Recast the rows below as a Markdown table with a Number column holding the row number and a Text column holding each line, leaving out blank lines. Keep the pictures out of the answer.

*Web image-caption data*
== == ==
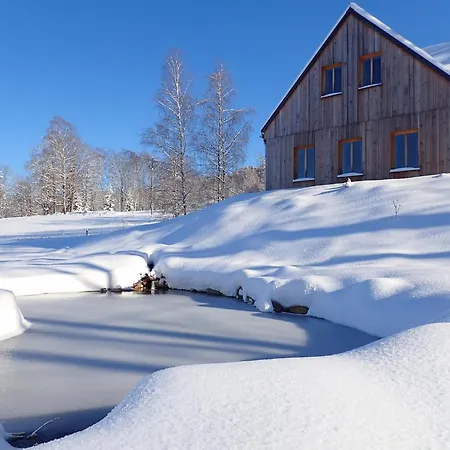 Children-friendly In Bohemia Villa *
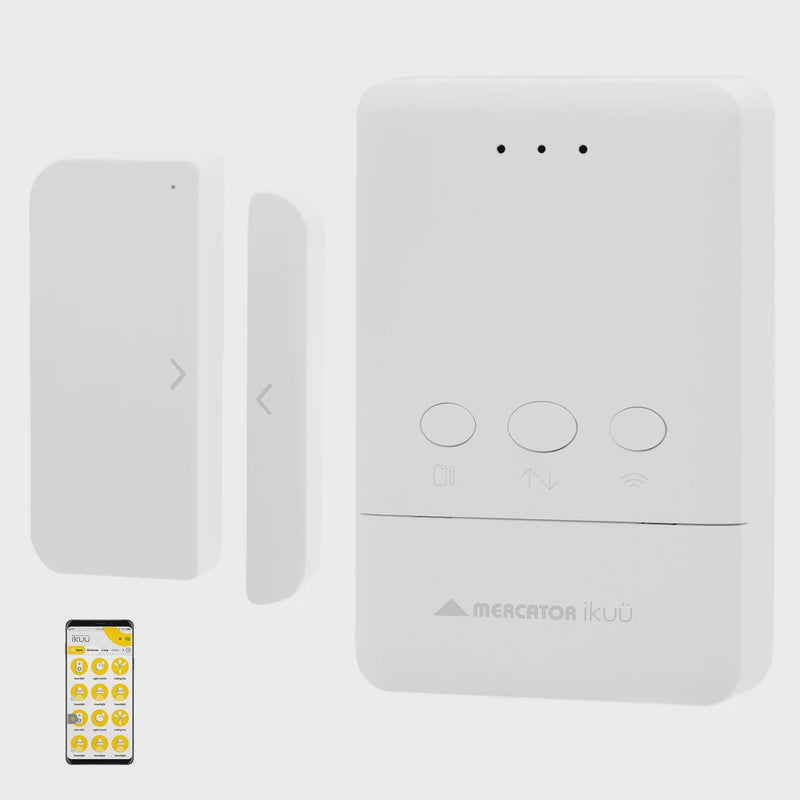 Mercator Ikuü Smart Wi-Fi Garage Door Control Kit (SMA018-WIFI)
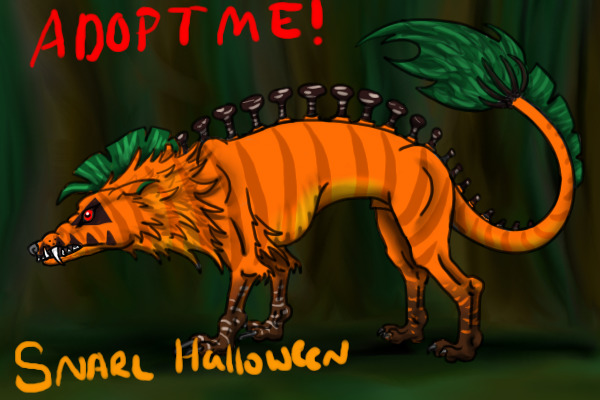 Happy Halloween!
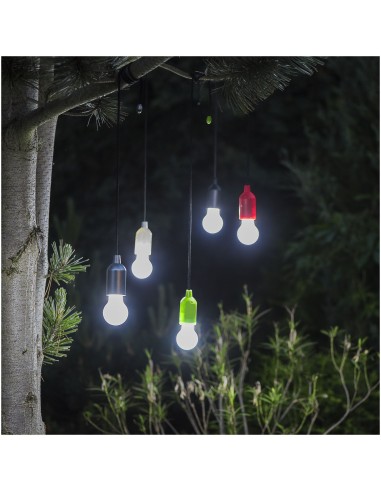 Bombilla LED con cordón “Helper”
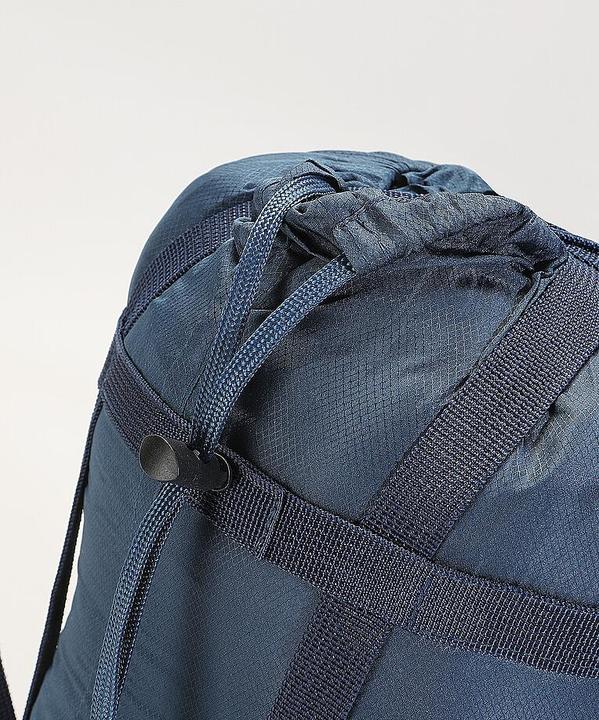 Image du produit Meru Kunstfaserschlafsack Isar 6 Comfort 42x21cm 1350g (210 cm)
== == ==
*RESULT FOR THIS TASK*
| Number | Text |
|---|---|
| 1 |  Children-friendly In Bohemia Villa * |
| 2 |  Mercator Ikuü Smart Wi-Fi Garage Door Control Kit (SMA018-WIFI) |
| 3 |  Happy Halloween! |
| 4 |  Bombilla LED con cordón “Helper” |
| 5 |  Image du produit Meru Kunstfaserschlafsack Isar 6 Comfort 42x21cm 1350g (210 cm) |